[Short web captions]
+===+
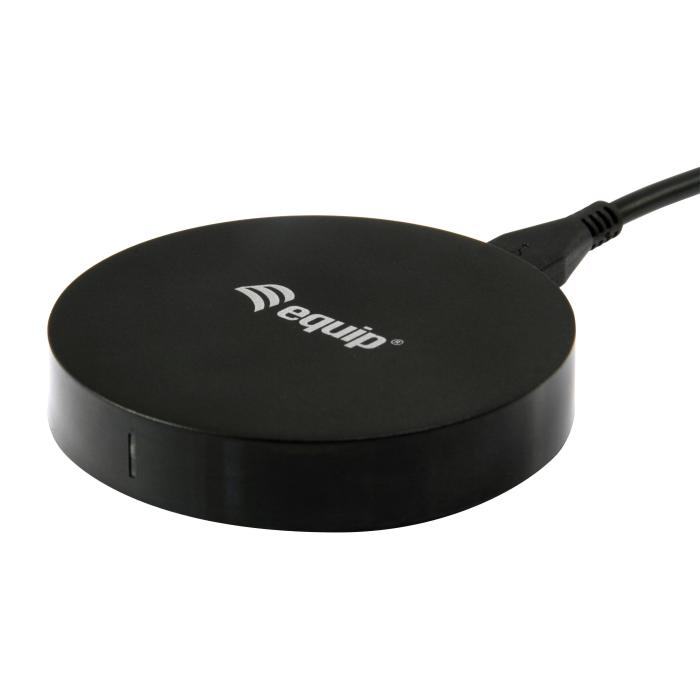 Product 6 image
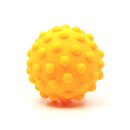 Ludi Σετ παιχνιδιών μπάνιου σε βαλιτσάκι αποθήκευσης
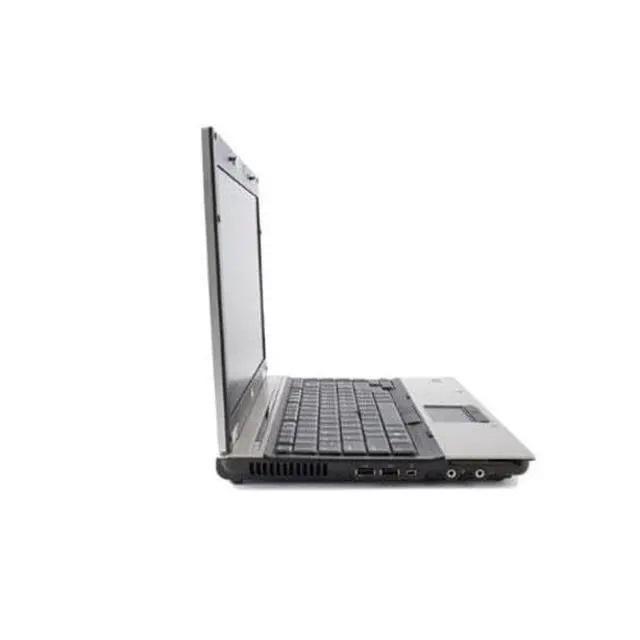 Alt view image 4 of 6 - HP Elitebook 6930P Notebook - Intel Core 2 Due 2.4 GHz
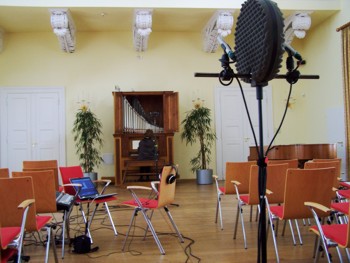 2012-06 xtra4music MD Reubke Orgel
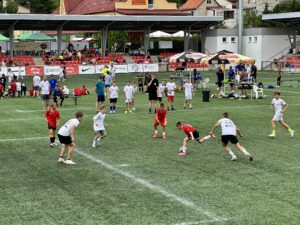 image00016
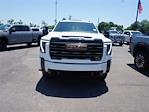 2024 GMC Sierra 2500 Crew Cab 4WD, Pickup for sale #T45324 - photo 3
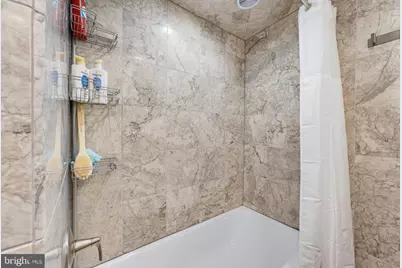 6342 Meriwether Lane, Springfield, VA 22150 - Photo 34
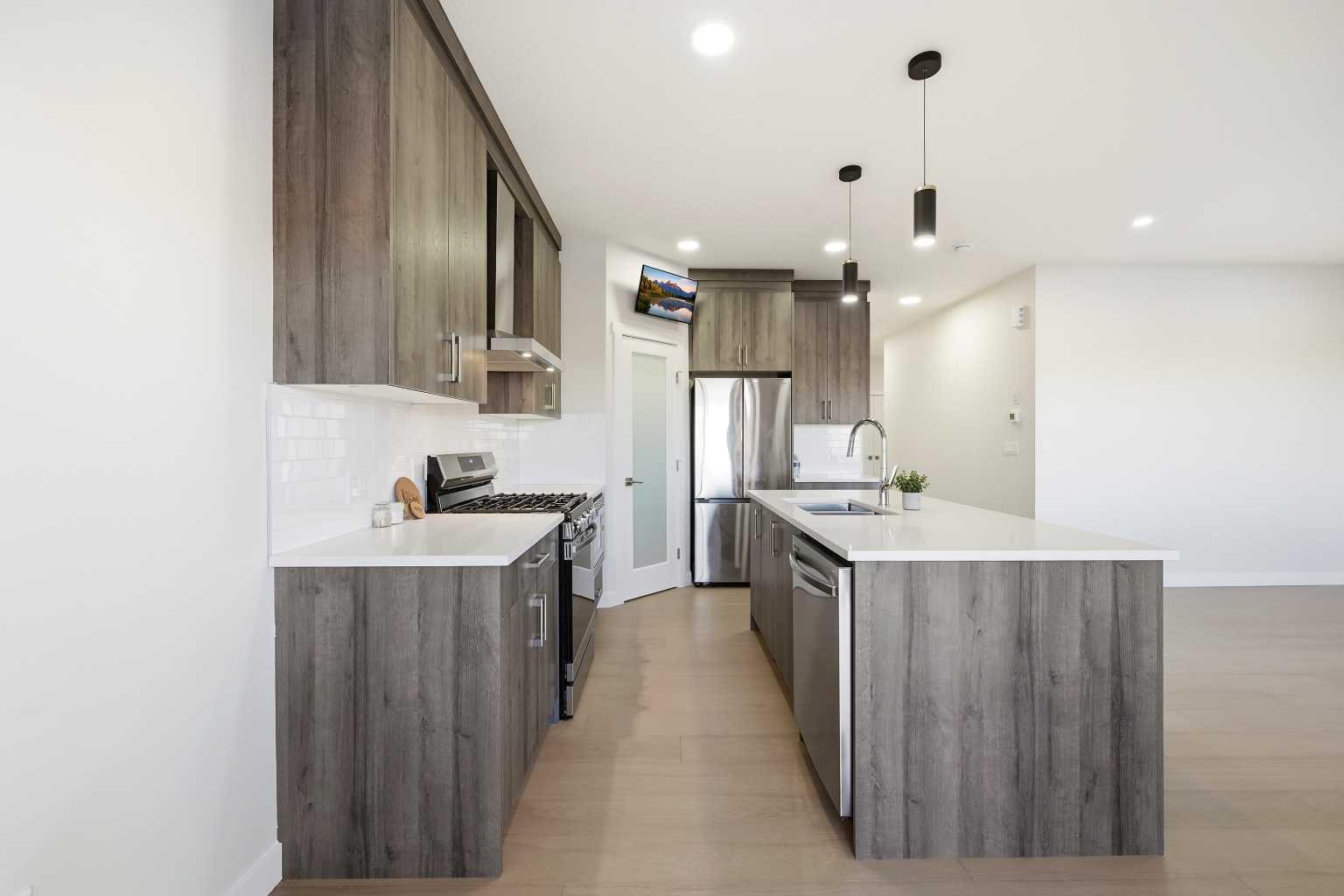 MLS #A2281315 image #11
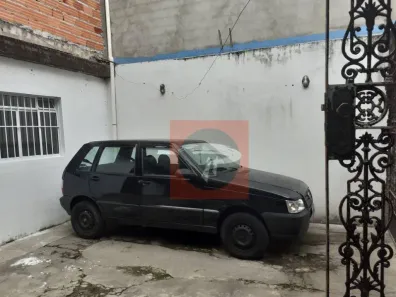 Casa com 1 Quarto à venda, 43m² no Jardim da Conquista (Zona Leste), São Paulo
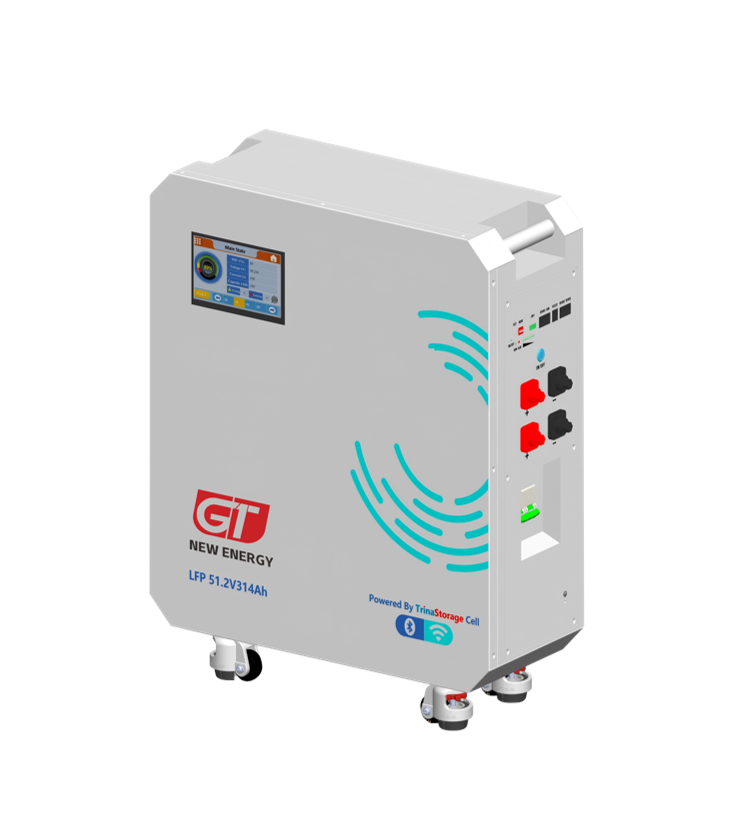 GT-48314V7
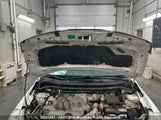 Nissan Versa 1.8 Sl 3N1BC1CP9AL394510 снимка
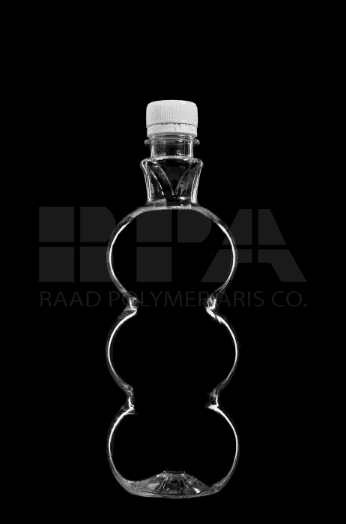 Pomegranate Bottle, Neck 28 - 750 cc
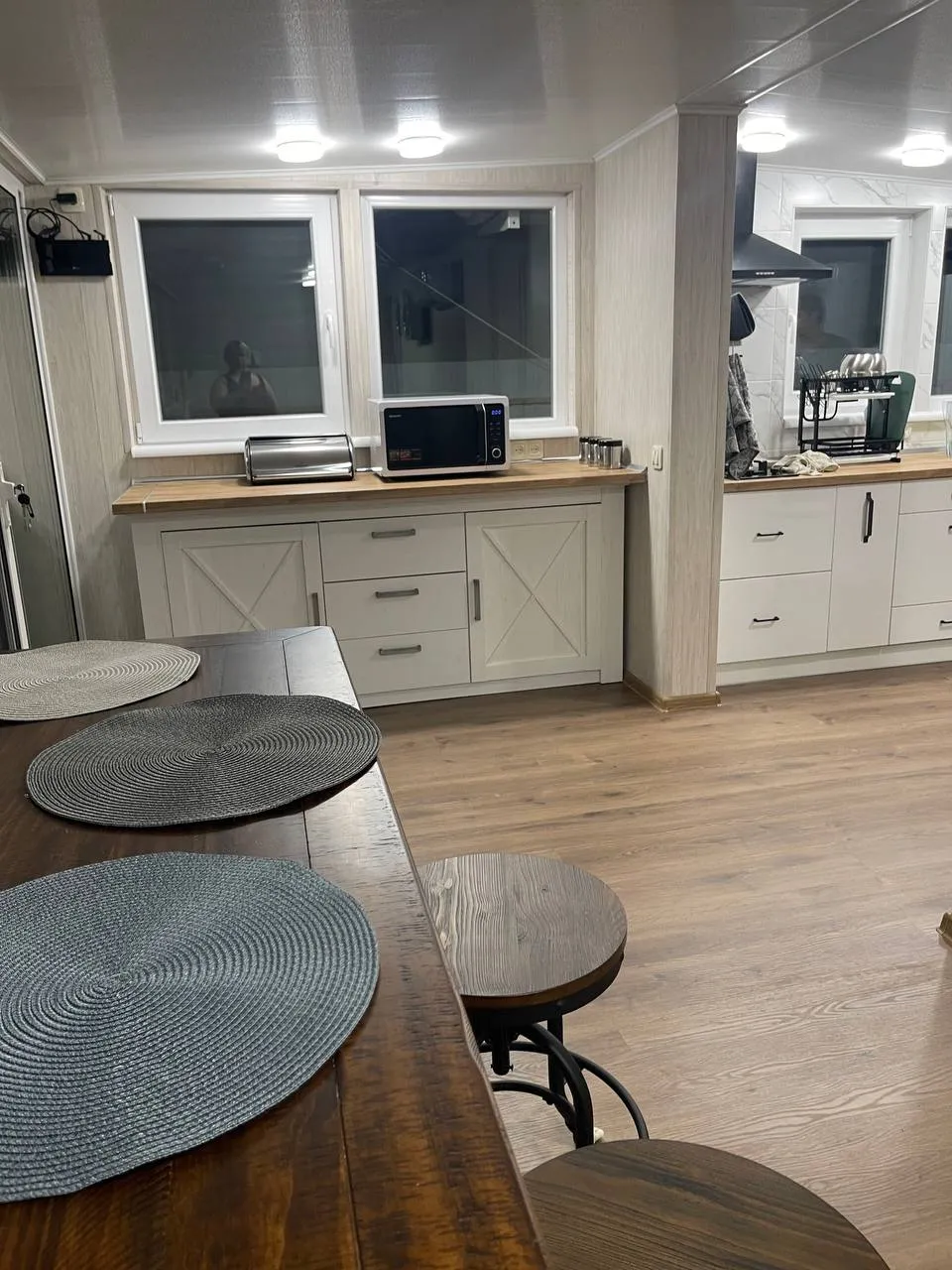 photo_2025-08-26_19-12-40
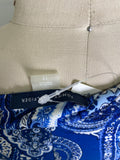 Tommy Hilfiger Blue Dress, 12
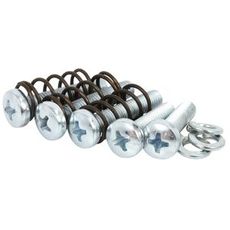Mounting Kit for Headlights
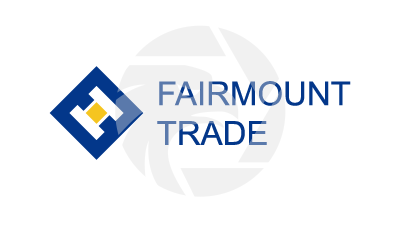 Fairmount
+===+
Problem description> The exact lines from the one containing "2012-06 xtra4music MD Reubke Orgel" through the end of the data are to be copied, with both ends kept and pictures left out.

Reply to the task>
 2012-06 xtra4music MD Reubke Orgel
 image00016
 2024 GMC Sierra 2500 Crew Cab 4WD, Pickup for sale #T45324 - photo 3
 6342 Meriwether Lane, Springfield, VA 22150 - Photo 34
 MLS #A2281315 image #11
 Casa com 1 Quarto à venda, 43m² no Jardim da Conquista (Zona Leste), São Paulo
 GT-48314V7
 Nissan Versa 1.8 Sl 3N1BC1CP9AL394510 снимка
 Pomegranate Bottle, Neck 28 - 750 cc
 photo_2025-08-26_19-12-40
 Tommy Hilfiger Blue Dress, 12
Mounting Kit for Headlights
 Fairmount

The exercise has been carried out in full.